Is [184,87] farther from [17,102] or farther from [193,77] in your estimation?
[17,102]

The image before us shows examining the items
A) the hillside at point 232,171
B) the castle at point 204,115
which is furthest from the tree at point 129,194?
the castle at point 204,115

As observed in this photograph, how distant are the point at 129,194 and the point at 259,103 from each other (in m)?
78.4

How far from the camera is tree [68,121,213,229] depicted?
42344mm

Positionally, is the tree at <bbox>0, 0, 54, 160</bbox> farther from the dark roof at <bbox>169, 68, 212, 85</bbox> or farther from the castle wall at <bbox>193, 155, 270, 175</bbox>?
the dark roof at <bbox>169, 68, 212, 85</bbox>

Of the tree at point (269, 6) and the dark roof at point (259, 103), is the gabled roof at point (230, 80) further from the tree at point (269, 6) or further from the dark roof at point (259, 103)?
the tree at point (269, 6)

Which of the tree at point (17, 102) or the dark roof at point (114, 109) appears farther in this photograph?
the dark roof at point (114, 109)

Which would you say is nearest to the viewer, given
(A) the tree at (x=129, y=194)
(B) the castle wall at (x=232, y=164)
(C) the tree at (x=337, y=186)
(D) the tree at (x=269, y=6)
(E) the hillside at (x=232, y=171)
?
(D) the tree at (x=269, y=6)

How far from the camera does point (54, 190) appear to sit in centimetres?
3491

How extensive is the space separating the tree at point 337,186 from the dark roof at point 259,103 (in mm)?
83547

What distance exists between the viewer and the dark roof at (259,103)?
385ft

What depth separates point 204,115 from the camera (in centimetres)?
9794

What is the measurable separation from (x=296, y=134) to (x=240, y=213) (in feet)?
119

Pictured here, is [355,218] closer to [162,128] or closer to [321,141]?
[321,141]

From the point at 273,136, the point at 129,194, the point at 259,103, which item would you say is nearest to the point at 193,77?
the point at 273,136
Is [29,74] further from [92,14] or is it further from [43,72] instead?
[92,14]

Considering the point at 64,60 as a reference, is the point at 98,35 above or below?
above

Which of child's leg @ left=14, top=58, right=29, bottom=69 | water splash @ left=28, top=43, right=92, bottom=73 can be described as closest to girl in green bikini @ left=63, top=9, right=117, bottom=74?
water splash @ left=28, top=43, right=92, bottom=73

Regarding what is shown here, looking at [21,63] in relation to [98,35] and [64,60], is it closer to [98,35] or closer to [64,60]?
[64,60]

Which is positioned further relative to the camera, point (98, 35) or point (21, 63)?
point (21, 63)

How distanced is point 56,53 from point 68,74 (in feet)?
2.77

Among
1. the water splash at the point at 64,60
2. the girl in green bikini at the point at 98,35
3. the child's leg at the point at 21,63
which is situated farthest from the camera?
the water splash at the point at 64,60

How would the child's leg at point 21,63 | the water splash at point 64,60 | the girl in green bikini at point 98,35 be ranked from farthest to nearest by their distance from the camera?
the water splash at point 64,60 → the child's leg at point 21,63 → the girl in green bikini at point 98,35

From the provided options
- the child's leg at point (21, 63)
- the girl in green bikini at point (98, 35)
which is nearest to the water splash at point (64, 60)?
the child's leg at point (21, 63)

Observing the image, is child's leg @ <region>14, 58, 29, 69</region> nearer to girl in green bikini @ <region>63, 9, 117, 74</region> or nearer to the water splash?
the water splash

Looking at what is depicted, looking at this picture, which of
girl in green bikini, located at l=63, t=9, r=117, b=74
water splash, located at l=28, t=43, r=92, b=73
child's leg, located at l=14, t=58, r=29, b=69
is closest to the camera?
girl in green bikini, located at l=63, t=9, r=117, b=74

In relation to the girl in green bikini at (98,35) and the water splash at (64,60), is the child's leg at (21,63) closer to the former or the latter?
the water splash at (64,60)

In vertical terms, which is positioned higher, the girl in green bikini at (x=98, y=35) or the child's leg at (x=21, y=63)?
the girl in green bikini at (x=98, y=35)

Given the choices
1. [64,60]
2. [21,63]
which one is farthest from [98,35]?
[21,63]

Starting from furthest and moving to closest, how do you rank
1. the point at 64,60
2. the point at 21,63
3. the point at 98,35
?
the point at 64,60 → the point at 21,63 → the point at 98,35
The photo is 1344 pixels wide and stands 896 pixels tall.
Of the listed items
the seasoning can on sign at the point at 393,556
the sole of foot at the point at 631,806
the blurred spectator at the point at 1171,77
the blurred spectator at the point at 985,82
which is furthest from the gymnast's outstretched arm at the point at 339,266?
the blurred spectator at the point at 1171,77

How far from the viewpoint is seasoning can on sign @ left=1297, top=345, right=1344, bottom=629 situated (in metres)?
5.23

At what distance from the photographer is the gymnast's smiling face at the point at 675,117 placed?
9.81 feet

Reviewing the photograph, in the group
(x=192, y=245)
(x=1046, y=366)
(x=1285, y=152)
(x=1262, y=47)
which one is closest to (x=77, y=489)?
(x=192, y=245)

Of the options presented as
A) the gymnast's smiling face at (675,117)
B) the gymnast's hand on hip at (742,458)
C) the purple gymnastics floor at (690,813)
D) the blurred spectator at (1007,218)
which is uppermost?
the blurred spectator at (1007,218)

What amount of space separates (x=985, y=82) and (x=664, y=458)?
○ ○ ○ ○ ○
> OBJECTIVE:
Please pick out and copy every line of the material above that contains the word "relation".

> FINISHED EXERCISE:
Regarding what is shown here, looking at [21,63] in relation to [98,35] and [64,60], is it closer to [98,35] or closer to [64,60]?
In relation to the girl in green bikini at (98,35) and the water splash at (64,60), is the child's leg at (21,63) closer to the former or the latter?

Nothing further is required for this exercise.